Três cenas merecem ser citadas. Em uma delas, muito simbólica, Fernanda envolve Calibam com uma fita métrica e ali são questionados muitos estereótipos em relação ao corpo gordo. Em outra, os atores mostram suas individualidades, levando em consideração que esses corpos gordos têm pesos e estéticas diferentes. Fica claro que gordo não é sinônimo de doença e nem de coisas negativas como feiura, preguiça, gula, desleixo, etc. O auge do espetáculo é um texto emocionante e libertador declamado por Fernanda que representa o momento do ‘dar-se conta’. Essa é a hora de fazer as pazes e de perceber que “o corpo gordo que você se envergonha é lindo”.

Com poucos elementos cênicos, nenhum cenário e muita dança, o espetáculo traz ainda músicas cantadas ao vivo.

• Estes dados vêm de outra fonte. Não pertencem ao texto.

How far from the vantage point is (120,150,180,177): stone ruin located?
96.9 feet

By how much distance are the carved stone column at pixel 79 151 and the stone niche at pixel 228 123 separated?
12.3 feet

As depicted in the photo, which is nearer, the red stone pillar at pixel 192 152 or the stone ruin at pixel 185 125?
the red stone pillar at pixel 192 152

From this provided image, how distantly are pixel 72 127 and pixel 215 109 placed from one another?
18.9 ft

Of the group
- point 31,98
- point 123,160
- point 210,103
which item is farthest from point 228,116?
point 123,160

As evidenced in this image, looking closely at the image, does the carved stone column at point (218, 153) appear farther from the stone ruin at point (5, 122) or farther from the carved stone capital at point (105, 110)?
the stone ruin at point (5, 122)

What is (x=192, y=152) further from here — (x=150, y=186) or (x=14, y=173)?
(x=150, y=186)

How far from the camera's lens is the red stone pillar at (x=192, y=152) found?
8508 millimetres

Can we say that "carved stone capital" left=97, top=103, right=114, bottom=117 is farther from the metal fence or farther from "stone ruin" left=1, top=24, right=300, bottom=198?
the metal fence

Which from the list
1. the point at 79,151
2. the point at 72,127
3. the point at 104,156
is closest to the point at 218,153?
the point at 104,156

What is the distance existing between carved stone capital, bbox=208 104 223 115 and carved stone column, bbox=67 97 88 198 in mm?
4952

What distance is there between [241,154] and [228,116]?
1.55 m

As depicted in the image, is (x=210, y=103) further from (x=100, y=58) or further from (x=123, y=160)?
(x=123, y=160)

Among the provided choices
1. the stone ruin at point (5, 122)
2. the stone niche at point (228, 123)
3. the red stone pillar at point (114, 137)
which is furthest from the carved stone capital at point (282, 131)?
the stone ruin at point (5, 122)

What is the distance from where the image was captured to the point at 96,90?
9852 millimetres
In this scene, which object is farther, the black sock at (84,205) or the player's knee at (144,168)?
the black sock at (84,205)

Algumas fazem parte de momentos mais leves, que incluem até um tom de nostalgia, com jingles comerciais famosos dos anos 1980 e 1990. Mas a mesma leveza que provoca humor também é responsável pela reflexão.

Me incomoda, porém, a recorrente – e proposital, segundo os atores e diretor – associação de gordura à comida. Afinal, nem todo gordo é gordo porque come muito. Existe uma série de fatores que pode interferir no peso das pessoas. Apesar de reforçarem esse clichê justamente para questioná-lo em algumas cenas, isso nem sempre fica evidente, o que pode contribuir – mesmo que indiretamente – para reforçar um estereótipo ao invés de quebrá-lo, como se propõe a obra. “O clichê também gera reflexão”, explicou Calibam ao final do espetáculo. A julgar pelos comentários após a peça, nem todos entenderam isso.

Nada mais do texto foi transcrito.